Challenge: In Block 2 below, copy out the lines from the one containing "Is point (82, 349)" through the one containing "At what distance", keeping both of those lines and changing nothing.

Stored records
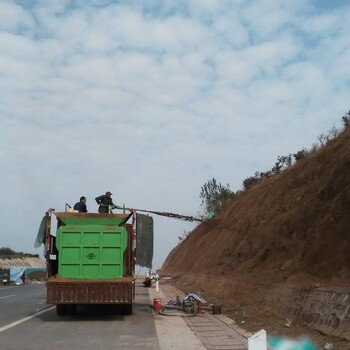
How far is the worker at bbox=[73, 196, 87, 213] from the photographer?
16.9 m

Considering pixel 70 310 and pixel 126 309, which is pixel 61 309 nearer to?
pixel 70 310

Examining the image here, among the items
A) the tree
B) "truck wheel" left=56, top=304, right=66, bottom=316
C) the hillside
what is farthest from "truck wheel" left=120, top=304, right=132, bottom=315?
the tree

==

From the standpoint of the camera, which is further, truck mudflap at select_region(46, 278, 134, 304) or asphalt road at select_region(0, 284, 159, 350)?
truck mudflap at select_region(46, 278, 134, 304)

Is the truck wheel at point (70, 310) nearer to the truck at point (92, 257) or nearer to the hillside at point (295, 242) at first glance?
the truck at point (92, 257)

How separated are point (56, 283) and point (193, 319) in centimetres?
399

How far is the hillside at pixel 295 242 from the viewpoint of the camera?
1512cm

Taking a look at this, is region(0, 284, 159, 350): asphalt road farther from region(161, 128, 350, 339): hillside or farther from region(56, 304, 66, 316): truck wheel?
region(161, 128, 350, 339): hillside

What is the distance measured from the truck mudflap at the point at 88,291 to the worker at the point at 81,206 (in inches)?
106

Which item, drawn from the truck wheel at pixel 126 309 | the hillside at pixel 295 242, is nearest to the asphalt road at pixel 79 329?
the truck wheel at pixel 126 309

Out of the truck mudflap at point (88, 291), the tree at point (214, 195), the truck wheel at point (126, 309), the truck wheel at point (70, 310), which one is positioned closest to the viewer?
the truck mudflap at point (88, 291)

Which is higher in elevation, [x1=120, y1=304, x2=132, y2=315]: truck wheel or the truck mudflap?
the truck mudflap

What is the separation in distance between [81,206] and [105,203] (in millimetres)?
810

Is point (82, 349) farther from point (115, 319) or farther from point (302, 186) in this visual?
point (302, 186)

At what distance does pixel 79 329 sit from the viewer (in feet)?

The answer:
Is point (82, 349) farther from point (115, 319) or farther from point (302, 186) in this visual?
point (302, 186)

At what distance does pixel 79 329 sit from the viewer (in feet)?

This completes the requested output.